The goal of statistical learning theory is to provide solid theoretical analysis of the behavior of machine learning algorithms. Under the assumption that the data has been sampled from some underlying, but unknown ground truth, we want to assess whether the results achieved by machine learning algorithms are trustworthy, whether the algorithms are well-behaved or erratic, or what is their complexity in terms of data required or computation time needed.
Some branches of statistical learning theory are well-studied and "more or less solved," while others are just beginning to be investigated. We would like to highlight the following two areas:
Interactive and interpretable machine learning. Here we ask how a fruitful interaction between machine learning algorithms and human users can be achieved. This is clearly a question of rising importance: machine learning systems get more and more complex and involved, which makes it hard to judge the meaning, implications, and trustworthiness of a machine's inference result. On the other hand, machine learning systems start to have serious impact on every-day life, hence being able to control their results gets more important. The question about interactive and interpretable machine learning clearly has aspects of human-computer interface, but also raises lots of algorithmic and also theoretical issues.
Up to now, our group has focused on one particular aspect, namely the question of how an algorithm's input can be provided by humans in a more natural way. We consider a setting where the input to a machine learning algorithm is not given in terms of similarity values (``On a scale from 0 to 1, the similarity between image A and image B is 0.8''), but rather in terms of distance comparisons (``Image A is more similar to image B than to image C''). Many studies in psychology give evidence that for human users such qualitative comparisons are much easier to provide than quantitative similarity scores. From a theoretical point of view, however, such an approach raises many questions: How can machine learning be performed on such qualitative input data, in which way do the approaches and results differ from the ones in the standard setting, and what kind of statistical guarantees can we give? We address these questions in our project on comparison-based learning below.
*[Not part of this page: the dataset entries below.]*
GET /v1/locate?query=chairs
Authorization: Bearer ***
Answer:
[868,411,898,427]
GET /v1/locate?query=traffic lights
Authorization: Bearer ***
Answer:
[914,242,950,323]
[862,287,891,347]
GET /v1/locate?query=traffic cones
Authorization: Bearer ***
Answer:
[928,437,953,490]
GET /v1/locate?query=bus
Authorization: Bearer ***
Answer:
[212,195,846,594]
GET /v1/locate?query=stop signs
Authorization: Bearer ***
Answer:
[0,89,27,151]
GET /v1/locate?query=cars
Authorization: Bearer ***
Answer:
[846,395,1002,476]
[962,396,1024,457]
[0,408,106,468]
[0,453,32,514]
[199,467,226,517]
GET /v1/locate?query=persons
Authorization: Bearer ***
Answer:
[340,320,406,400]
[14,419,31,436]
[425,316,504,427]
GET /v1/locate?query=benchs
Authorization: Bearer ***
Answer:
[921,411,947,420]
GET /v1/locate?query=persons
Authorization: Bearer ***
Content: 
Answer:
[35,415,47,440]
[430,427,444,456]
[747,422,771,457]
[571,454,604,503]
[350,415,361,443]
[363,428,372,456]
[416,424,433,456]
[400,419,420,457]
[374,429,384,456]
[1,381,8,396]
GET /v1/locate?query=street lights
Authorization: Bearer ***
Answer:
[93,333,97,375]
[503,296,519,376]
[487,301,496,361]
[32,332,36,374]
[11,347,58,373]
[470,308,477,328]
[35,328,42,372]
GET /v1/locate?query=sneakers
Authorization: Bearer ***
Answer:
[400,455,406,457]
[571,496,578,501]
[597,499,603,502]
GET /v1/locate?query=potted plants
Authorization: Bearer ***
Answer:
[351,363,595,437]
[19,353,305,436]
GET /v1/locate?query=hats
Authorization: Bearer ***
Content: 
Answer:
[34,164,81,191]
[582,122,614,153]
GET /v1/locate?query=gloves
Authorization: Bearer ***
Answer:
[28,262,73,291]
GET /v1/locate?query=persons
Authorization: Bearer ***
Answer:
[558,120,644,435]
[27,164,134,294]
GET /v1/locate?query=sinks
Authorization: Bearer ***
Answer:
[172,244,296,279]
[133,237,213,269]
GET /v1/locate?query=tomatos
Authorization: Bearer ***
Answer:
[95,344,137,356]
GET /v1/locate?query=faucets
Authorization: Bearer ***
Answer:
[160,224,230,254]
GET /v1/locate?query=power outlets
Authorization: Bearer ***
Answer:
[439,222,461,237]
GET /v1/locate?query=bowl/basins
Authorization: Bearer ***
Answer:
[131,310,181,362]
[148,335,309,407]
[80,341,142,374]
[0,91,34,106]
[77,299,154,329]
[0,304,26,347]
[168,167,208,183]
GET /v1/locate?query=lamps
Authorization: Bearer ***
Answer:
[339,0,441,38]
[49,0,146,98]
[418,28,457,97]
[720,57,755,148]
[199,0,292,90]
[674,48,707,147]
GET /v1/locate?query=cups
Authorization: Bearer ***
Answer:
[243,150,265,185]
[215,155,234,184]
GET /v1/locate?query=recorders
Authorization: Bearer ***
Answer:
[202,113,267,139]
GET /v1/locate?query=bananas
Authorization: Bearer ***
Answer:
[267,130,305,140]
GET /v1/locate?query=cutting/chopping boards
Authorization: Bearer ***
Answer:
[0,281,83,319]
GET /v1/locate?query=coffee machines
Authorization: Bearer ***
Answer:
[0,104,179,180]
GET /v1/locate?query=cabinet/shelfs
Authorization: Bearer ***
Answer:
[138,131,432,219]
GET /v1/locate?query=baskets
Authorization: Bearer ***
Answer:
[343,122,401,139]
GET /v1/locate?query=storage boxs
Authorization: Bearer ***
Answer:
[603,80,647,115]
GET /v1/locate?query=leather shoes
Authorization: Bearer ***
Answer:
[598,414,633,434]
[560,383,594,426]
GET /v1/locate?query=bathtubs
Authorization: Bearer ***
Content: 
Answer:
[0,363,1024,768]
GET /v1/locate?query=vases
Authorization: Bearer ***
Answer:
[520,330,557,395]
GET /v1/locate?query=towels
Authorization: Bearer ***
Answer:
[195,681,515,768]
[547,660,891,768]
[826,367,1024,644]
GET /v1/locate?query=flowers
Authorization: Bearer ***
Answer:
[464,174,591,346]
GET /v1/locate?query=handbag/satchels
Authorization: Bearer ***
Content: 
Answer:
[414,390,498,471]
Machine learning for scientific environments. While machine learning methods have been used since more than a decade in some areas of science, for example in bioinformatics or the neurosciences, we currently observe a rising trend to use machine learning methods in many diverse scientific areas, ranging from social sciences over physics to geoscience. When machine learning methods are used in scientific contexts, it is of highest importance to have reliable statistical guarantees.
A prime example is the area of network science. For more than a decade, the community has focused on exploratory work, investigating properties of particular networks (social networks, brain networks, protein-networks, transport networks, etc). However, confirmatory statistical analysis is rare, even though it is of utter importance: due to the inherent randomness in networks it is not obvious how to distinguish ``random artifacts'' from ``true structure''. Hence, in one of our projects below we focus on constructing two-sample tests for populations of networks. For example, given brain networks of some Alzheimer patients and brain networks of a control group, how can we infer in a statistically solid way whether the two sets of brain networks behave similarly or not?